Designing good agentic evals

  1. Name the target behavior: what should the skill do better than the base agent?
  2. Decide whether the suite is a capability eval or a regression eval.
  3. See Artifact vs transcript checks for how to grade success.
  4. Include normal, edge, and adversarial cases when the behavior is important.
  5. Run with --baseline to verify the skill improves behavior over the raw agent.
  6. Start with --k 1 while debugging the spec, then use --k 3 or higher for reliability measurements.

Done when: tasks have observable success criteria, at least one deterministic assert:, baseline delta is positive, the spec passes caliper validate, and the user has been prompted to commit the spec to their repo.

Artifacts and committing

Running Caliper creates two kinds of artifacts:

  • .eval.yaml spec — the eval definition you wrote. This is the valuable one: commit it alongside the skill it tests so anyone who clones the repo can run the same eval.
  • .caliper/results/ — saved JSON transcripts and scores from each run. Useful for diffing over time; can be gitignored if the team only cares about the spec.

After creating or running an eval, always suggest the user commit the .eval.yaml spec to their repo next to the skill file. Example prompt to offer:

The spec is at my-skill.eval.yaml — commit it alongside SKILL.md so contributors can run this eval too.

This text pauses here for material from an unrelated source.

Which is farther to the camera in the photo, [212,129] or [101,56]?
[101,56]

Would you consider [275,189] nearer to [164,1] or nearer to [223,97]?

Artifact vs transcript checks

Grade artifacts when possible:

  • file exists or contains expected content
  • tests pass or fail for the right reason
  • git state changed or stayed unchanged as required
  • JSON matches a schema or exact value
  • command output includes required evidence
  • UI or browser state reflects the requested action

Grade transcripts when behavior matters:

  • agent asked for required confirmation
  • agent used or avoided a specific tool
  • agent cited sources or evidence
  • agent did not claim unverified work
  • agent stopped after satisfying the task
  • agent avoided over-engineering, unsafe actions, or policy violations

Task quality checklist

A good task should be:

  • specific enough that two humans would usually agree on pass/fail
  • isolated from previous attempts by setup: and cleanup:
  • realistic enough to reflect actual use
  • hard enough that the skill matters
  • judgeable from artifacts, transcript, or both
  • resistant to passing by reading the eval spec or saved results

Avoid:

  • vague expectations like "does a good job"
  • only testing happy paths
  • relying only on final text when environment state matters
  • using an LLM judge for facts a script can check
  • writing tasks so easy the baseline passes consistently
  • writing tasks so broad that failures are impossible to diagnose
  • changing regression tasks every time the skill changes

Common eval patterns

  • File artifact eval — agent creates or edits files; assert path existence and contents.
  • Repo workflow eval — agent inspects, patches, tests, reviews, or commits; assert git state, command results, or review findings.
  • Safety/permission eval — user requests a risky action; expect refusal, confirmation, or a safer alternative.
  • Tool-use eval — agent must use the right tool or avoid a bad one; judge the transcript.
  • Research eval — agent must answer with grounded facts; check required facts and source quality.
  • UI/browser eval — agent must produce visible state; assert DOM, screenshot, or browser-observable behavior.
  • Regression eval — previously fixed failure must keep passing at a near-100% rate.

Writing expect: rubrics

Write expectations as pass/fail criteria. Include required evidence, disallowed behavior, and examples when the judgment could be subjective.

expect: |
  Pass if the agent identifies the null dereference in user_lookup.py and
  explains the failing path. Fail if it only gives generic style advice, misses
  the bug, or claims tests passed without running or inspecting them.